Spatial reasoning records:
⟨

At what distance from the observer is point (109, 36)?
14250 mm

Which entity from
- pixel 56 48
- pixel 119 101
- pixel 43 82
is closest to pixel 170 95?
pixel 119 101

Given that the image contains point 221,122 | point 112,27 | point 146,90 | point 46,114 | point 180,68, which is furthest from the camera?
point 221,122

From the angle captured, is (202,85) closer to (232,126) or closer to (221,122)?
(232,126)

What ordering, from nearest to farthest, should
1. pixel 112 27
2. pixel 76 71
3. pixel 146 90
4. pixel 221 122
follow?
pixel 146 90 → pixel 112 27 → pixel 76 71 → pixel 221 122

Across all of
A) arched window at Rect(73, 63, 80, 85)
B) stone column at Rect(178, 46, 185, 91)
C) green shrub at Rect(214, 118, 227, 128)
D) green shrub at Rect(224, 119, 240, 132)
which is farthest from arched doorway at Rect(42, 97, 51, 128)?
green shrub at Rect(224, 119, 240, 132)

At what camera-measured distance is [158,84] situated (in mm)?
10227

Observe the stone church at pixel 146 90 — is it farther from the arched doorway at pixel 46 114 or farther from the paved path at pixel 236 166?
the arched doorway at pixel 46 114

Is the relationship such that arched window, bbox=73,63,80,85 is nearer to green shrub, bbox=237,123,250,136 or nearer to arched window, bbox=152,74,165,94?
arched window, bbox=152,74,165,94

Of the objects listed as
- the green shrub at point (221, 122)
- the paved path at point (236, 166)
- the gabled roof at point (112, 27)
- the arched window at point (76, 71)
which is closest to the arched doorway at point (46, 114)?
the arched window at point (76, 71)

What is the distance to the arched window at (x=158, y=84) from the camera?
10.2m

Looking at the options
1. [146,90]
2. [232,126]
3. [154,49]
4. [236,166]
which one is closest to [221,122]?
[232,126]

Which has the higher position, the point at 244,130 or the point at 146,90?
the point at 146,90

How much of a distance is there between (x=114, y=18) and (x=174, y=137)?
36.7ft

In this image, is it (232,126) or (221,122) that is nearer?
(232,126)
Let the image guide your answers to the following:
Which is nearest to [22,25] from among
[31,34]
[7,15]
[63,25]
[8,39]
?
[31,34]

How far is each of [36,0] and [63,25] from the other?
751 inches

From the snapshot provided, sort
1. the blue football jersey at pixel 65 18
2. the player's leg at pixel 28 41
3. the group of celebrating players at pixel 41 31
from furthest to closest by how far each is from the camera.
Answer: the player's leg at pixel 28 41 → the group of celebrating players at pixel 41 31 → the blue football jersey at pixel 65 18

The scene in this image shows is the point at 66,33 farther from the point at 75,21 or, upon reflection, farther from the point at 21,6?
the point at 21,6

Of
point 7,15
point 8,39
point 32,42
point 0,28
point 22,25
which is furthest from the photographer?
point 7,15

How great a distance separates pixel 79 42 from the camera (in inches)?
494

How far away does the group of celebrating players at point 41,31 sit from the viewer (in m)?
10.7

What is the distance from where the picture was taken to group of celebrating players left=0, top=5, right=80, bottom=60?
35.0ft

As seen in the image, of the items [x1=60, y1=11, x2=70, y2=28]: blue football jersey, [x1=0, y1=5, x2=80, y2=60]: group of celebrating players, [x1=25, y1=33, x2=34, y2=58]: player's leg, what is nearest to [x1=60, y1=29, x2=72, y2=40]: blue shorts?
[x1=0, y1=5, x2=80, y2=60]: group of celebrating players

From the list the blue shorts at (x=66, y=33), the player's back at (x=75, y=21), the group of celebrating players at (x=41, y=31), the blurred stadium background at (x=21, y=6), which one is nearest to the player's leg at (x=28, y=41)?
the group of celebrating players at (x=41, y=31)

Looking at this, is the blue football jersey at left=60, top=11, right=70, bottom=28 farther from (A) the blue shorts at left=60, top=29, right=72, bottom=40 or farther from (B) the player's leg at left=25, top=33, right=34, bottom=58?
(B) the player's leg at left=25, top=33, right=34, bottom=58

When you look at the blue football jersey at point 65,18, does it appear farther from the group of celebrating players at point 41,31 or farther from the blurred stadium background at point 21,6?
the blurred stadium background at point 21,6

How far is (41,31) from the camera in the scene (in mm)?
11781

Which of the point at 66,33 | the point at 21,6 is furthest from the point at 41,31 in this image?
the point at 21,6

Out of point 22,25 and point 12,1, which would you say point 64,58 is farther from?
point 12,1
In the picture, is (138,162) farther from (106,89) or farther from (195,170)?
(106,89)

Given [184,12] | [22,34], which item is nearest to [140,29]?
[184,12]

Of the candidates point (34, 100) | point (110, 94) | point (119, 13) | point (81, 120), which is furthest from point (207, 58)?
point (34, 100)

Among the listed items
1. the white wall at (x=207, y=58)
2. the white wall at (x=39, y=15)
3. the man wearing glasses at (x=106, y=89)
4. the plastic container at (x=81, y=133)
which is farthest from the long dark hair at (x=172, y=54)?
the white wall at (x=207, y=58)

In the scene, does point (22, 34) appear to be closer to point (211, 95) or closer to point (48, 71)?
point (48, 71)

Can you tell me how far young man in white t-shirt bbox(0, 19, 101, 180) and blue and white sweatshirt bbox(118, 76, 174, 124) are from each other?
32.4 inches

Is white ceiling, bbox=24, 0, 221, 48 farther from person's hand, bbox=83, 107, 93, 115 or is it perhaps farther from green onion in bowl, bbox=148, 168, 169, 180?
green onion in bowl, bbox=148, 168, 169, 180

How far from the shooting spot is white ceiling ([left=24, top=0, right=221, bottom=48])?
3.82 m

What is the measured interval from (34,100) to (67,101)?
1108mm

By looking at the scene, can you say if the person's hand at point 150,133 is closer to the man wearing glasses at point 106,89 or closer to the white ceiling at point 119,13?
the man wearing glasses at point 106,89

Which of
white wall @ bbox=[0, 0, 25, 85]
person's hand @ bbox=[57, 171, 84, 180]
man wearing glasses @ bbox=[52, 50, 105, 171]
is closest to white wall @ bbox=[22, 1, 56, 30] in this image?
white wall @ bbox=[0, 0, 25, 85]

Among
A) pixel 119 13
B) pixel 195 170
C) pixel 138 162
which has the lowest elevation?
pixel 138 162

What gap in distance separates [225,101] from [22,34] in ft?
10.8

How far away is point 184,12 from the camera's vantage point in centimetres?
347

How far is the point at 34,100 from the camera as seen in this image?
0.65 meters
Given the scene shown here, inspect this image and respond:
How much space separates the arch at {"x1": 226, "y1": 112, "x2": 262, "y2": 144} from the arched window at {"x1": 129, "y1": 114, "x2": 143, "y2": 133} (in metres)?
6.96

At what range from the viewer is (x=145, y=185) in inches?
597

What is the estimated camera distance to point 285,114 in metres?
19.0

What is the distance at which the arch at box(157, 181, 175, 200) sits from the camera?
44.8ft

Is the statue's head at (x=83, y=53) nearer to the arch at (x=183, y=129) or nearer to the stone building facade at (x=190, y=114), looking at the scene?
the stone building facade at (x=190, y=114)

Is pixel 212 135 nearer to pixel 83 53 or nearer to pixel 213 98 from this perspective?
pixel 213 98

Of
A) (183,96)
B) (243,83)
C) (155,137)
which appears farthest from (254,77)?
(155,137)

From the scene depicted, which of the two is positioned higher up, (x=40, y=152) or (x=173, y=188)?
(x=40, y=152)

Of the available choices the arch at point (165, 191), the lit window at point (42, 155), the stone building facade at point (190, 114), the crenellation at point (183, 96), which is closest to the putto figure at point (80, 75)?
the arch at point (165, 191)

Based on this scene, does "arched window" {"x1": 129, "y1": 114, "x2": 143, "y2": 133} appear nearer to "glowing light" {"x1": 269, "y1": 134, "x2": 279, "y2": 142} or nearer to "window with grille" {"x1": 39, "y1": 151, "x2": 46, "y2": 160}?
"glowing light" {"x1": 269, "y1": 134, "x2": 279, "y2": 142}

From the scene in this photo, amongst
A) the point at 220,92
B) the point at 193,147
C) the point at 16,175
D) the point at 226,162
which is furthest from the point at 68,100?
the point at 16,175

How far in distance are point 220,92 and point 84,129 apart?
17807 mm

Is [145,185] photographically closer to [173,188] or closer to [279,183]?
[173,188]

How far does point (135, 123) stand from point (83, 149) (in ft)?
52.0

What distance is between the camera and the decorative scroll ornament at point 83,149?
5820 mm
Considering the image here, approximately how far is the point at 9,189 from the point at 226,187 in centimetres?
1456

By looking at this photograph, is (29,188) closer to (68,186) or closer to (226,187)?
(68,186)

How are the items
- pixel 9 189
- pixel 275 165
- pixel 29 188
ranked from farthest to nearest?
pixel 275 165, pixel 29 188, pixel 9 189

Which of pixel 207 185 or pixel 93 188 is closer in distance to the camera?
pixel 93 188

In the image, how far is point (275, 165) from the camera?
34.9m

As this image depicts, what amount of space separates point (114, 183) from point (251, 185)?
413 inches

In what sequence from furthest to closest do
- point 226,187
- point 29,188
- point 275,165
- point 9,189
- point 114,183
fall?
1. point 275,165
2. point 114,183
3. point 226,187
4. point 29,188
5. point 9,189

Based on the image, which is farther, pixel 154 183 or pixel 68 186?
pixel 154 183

⟩

# [Exercise aim]
Copy the records word for word from their very first line through the line that contains "pixel 146 90 →", and include that line.

# [In response]
At what distance from the observer is point (109, 36)?
14250 mm

Which entity from
- pixel 56 48
- pixel 119 101
- pixel 43 82
is closest to pixel 170 95?
pixel 119 101

Given that the image contains point 221,122 | point 112,27 | point 146,90 | point 46,114 | point 180,68, which is furthest from the camera?
point 221,122

From the angle captured, is (202,85) closer to (232,126) or closer to (221,122)?
(232,126)

What ordering, from nearest to farthest, should
1. pixel 112 27
2. pixel 76 71
3. pixel 146 90
4. pixel 221 122
follow?
pixel 146 90 → pixel 112 27 → pixel 76 71 → pixel 221 122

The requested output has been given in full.